TO DO | Among the entries below, find all lines that include "experimental" and copy them.

AVAILABLE RECORDS |
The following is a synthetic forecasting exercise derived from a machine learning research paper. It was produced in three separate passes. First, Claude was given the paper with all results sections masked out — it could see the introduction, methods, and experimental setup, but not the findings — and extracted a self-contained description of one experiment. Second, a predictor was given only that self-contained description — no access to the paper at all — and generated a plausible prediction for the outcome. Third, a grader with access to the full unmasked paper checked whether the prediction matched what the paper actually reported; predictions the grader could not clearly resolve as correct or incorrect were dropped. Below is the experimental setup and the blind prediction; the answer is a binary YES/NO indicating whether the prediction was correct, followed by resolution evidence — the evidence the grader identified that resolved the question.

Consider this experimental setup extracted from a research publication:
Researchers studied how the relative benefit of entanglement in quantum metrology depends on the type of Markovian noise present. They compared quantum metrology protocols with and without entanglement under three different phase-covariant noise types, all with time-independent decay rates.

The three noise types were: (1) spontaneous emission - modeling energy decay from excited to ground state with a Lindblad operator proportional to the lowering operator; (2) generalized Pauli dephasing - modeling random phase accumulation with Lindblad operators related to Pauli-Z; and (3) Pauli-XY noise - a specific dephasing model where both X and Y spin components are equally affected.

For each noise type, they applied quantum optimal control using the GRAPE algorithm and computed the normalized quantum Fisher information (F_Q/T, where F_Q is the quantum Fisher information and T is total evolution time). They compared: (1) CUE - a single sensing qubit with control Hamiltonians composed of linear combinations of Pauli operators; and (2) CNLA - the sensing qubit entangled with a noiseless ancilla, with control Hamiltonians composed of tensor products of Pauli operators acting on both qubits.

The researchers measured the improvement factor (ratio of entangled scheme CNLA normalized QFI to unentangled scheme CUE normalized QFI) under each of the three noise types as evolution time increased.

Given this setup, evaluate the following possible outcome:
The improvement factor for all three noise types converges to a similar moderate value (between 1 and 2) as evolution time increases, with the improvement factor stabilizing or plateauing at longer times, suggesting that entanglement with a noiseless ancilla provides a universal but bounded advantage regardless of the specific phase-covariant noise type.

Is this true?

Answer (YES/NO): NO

COMPLETED EXERCISE |
The following is a synthetic forecasting exercise derived from a machine learning research paper. It was produced in three separate passes. First, Claude was given the paper with all results sections masked out — it could see the introduction, methods, and experimental setup, but not the findings — and extracted a self-contained description of one experiment. Second, a predictor was given only that self-contained description — no access to the paper at all — and generated a plausible prediction for the outcome. Third, a grader with access to the full unmasked paper checked whether the prediction matched what the paper actually reported; predictions the grader could not clearly resolve as correct or incorrect were dropped. Below is the experimental setup and the blind prediction; the answer is a binary YES/NO indicating whether the prediction was correct, followed by resolution evidence — the evidence the grader identified that resolved the question.
Consider this experimental setup extracted from a research publication:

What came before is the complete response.